ONE of the less known evils of oil is that it dominates its environment. I am not talking about the pollution. Oil takes over everything, dropping and dumping itself on everything. Its dominance is so emphatic that nothing else seems to matter. It may surprise it. I am a witness to the surprises.
How can anyone be surprised that Port Harcourt is hosting literary events? Why the questions about our qualifications to have literary minds, or have literary interests. You can see what oil has done, and is still doing to us?
Port Harcourt, the capital of Rivers State, is also a home for literary minds, asides been known its oil, politics and bole and fish. The State has given birth to great minds like Elechi Amadi and many others who are making meaningful contributions to the art via its various genres: drama, prose, poetry and of course music.
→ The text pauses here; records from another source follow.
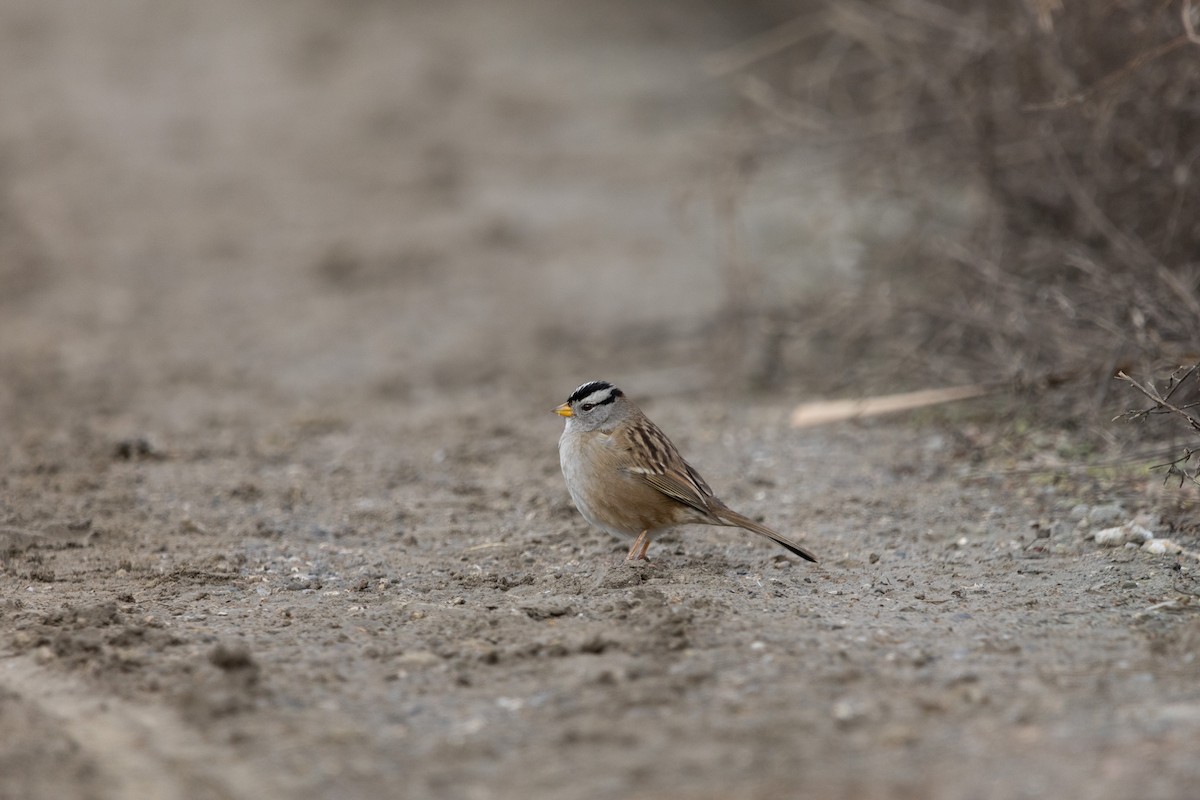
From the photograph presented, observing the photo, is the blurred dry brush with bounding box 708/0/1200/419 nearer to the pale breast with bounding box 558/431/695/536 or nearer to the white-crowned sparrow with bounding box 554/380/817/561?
the white-crowned sparrow with bounding box 554/380/817/561

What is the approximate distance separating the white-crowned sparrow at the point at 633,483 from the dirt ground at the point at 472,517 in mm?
210

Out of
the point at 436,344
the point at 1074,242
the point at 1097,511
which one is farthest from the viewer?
the point at 436,344

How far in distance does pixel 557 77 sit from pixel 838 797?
14654 mm

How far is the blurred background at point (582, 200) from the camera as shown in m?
8.04

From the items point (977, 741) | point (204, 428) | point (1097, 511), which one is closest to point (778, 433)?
point (1097, 511)

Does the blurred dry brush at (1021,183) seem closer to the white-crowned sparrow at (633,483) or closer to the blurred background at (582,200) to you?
the blurred background at (582,200)

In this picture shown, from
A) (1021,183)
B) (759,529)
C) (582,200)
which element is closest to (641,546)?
(759,529)

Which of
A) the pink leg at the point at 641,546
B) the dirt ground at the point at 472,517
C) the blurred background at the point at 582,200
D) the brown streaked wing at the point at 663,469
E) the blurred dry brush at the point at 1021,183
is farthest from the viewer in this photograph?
the blurred background at the point at 582,200

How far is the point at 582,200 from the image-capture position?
46.4ft

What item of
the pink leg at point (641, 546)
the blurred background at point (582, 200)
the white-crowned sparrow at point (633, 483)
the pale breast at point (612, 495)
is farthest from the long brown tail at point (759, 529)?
the blurred background at point (582, 200)

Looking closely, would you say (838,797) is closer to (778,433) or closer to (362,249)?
(778,433)

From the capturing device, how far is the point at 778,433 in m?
8.50

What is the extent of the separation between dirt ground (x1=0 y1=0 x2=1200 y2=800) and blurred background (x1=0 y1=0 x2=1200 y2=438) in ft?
0.25

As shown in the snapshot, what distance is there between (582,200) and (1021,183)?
608cm
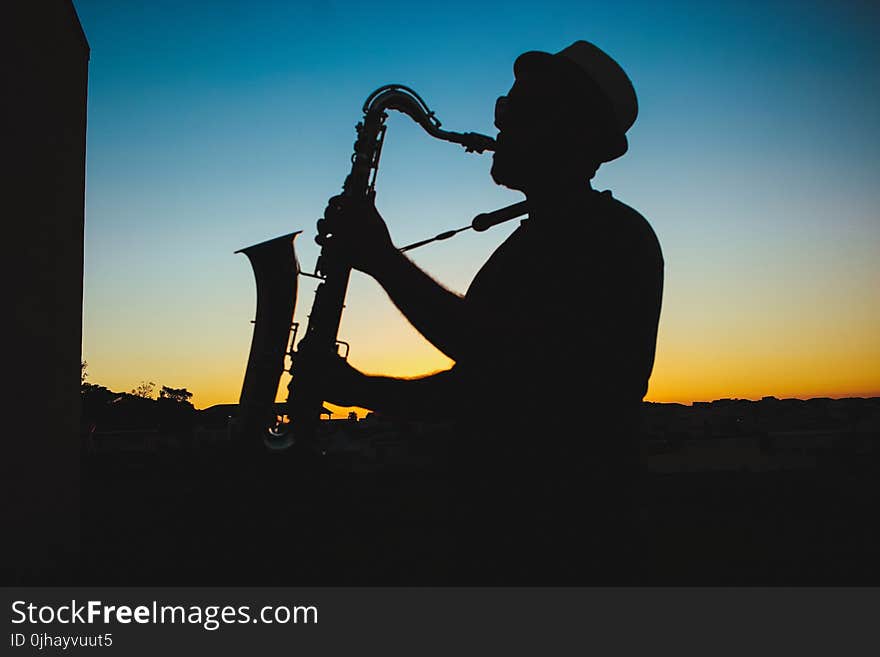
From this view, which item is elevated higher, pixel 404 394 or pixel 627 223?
pixel 627 223

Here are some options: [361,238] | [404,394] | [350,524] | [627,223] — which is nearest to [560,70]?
[627,223]

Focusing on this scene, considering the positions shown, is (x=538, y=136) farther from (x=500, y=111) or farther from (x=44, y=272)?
(x=44, y=272)

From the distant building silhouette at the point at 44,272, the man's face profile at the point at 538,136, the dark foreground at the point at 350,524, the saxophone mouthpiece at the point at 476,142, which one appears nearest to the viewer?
the man's face profile at the point at 538,136

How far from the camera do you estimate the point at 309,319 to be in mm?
3014

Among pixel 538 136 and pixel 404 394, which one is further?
pixel 404 394

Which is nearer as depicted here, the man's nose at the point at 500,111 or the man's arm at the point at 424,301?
the man's arm at the point at 424,301

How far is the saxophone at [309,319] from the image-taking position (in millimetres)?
2795

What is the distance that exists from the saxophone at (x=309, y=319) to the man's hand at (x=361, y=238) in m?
0.41

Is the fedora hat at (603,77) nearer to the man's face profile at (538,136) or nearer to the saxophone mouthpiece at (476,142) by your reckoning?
the man's face profile at (538,136)

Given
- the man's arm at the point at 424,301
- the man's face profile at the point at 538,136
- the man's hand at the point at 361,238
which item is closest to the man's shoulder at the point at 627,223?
the man's face profile at the point at 538,136

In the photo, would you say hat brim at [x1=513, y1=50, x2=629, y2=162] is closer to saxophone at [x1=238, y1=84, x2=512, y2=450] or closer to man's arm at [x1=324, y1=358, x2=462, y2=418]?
saxophone at [x1=238, y1=84, x2=512, y2=450]

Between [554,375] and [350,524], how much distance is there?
8580 mm

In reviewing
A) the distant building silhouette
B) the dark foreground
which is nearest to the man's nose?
the dark foreground
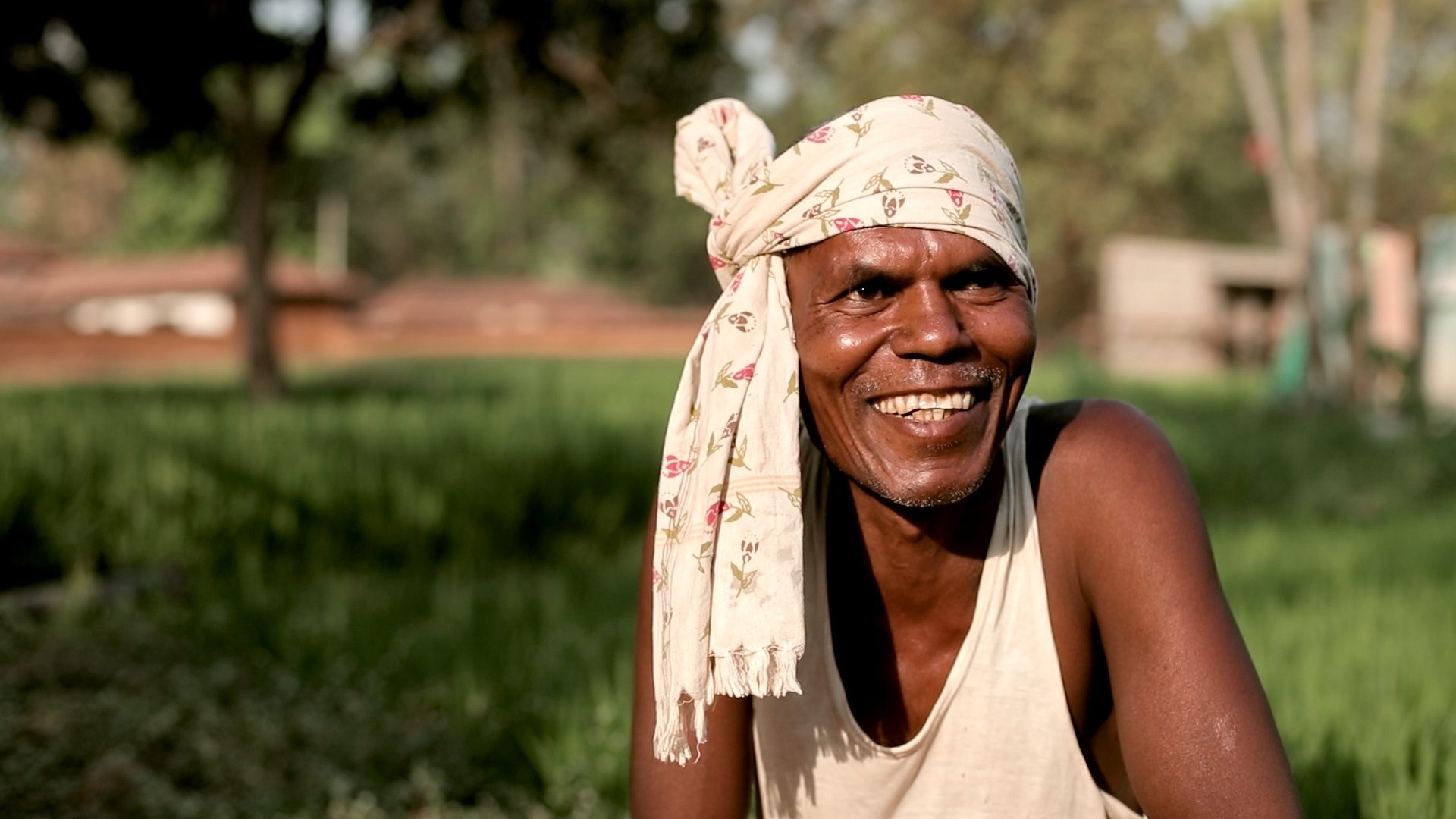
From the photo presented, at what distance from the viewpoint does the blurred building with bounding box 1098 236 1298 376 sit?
25062mm

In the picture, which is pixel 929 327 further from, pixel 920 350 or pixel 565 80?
pixel 565 80

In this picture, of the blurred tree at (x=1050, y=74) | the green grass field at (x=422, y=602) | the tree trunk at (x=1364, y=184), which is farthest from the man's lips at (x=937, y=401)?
the blurred tree at (x=1050, y=74)

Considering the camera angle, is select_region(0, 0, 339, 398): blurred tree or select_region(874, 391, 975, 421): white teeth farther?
select_region(0, 0, 339, 398): blurred tree

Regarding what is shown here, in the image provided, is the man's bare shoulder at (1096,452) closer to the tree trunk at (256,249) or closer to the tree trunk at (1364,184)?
the tree trunk at (1364,184)

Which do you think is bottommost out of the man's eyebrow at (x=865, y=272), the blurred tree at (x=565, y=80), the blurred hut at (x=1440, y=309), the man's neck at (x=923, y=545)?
the man's neck at (x=923, y=545)

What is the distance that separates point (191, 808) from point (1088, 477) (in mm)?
2464

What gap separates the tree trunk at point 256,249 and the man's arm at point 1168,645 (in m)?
11.5

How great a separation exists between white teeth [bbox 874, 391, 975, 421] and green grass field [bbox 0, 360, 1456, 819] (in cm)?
134

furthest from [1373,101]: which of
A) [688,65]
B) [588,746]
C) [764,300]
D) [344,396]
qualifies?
[764,300]

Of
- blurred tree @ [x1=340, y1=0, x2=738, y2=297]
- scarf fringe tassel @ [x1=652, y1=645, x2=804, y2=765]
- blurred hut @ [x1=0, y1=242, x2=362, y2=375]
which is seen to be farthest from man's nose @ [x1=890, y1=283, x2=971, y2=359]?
blurred hut @ [x1=0, y1=242, x2=362, y2=375]

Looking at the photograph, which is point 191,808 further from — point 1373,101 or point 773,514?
point 1373,101

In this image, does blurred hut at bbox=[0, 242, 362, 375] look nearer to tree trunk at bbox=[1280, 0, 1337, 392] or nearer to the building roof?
the building roof

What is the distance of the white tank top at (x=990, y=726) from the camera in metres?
1.92

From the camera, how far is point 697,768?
2027 mm
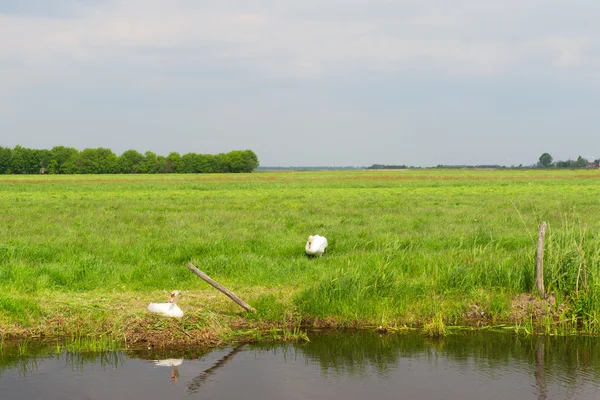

Is it possible that you have never heard of the Port Harcourt Book Festival, formerly known as Garden City Literary Festival? It ran annually for five years. In July 2012, UNESCO, IPA, IBF and IFLA named Port Harcourt the World Book Capital for the year 2014, making her the 14th city in the world to be selected as World Book Capital and the first in Black Africa.
It hosted authors Wole Soyinka, Kofi Awoonor, Gabriel Okara and Prof. E J Alagoa, Elechi Amadi, Ngũgĩ wa Thiong’o, J.P. Clark, Buchi Emecheta, Okey Ndibe, Kaine Agary, Sefi Atta, Petrina Crockford, A. Igoni Barrett, Lindsay Barrett, Toni Kan, Fela Durotoye, Tade Ipadeola, Jumoke Verissimo, Abimbola Adunni, and Joy Isi Bewaji.
President Goodluck Jonathan, American activist Jesse Jackson, former Cross Rivers State Governor Donald Duke, former Commonwealth Secretary-General, Emeka Anyaoku, Véronique Tadjo, were special guests. Mrs. Koko Kalango co-ordinated the Book Capital project, which with the Port Harcourt Book Festival, were among literary initiatives of former Governor Chibuike Rotimi Amaechi.
I can therefore say that Port Harcourt is on the map of the world not only as a global oil and gas hub, a seaport, but also as one of the world’s book capitals. Port Harcourt stood firmer on the international literary, five years ago when UNESCO confirmed its World Book Capital status.
Just recently, the Port Harcourt Literary Society, PHLS, appointed Mr. Chijioke Amu Nnadi its resident poet. Shortly after his appointment, he unveiled two literary events, the PHLS Literary Evening & Open Mic, an evening for lovers of literature who are gifted in the arts to showcase their talents, providing inspiration and relaxation for others.
The event is scheduled to hold once Friday evening every month at 4pm at the Port Harcourt Book Centre. The maiden edition of the PHLS Literary evening & Open Mic held on the November 3
The PHLS Literature For Teens, PHLS LIFT, is the second brainchild of the resident poet; PHLS LIFT is geared towards encouraging reading and the appreciation of literature in our secondary schools. It provides mentorship for young minds that are literarily inclined and may be needing tutorships on various subjects or matters related to literature. Each month, select secondary schools in the state are invited to the Port Harcourt Book Centre
where the students representing each school are taught, motivated and encouraged by select young writers.
At the end of the sessions, the schools are advised to organise their own Junior Literary Society events. The first edition of took place on the November 10.
In line with all these, the Port Harcourt Book Centre and the Port Harcourt Literary Society will set to host the residents of Port Harcourt and its environs to its second edition of the Literary Evening & Open Mic on Friday, December 1 at 4pm. You are invited to see more sides of Port Harcourt – or can I say that Port Harcourt is diversifying?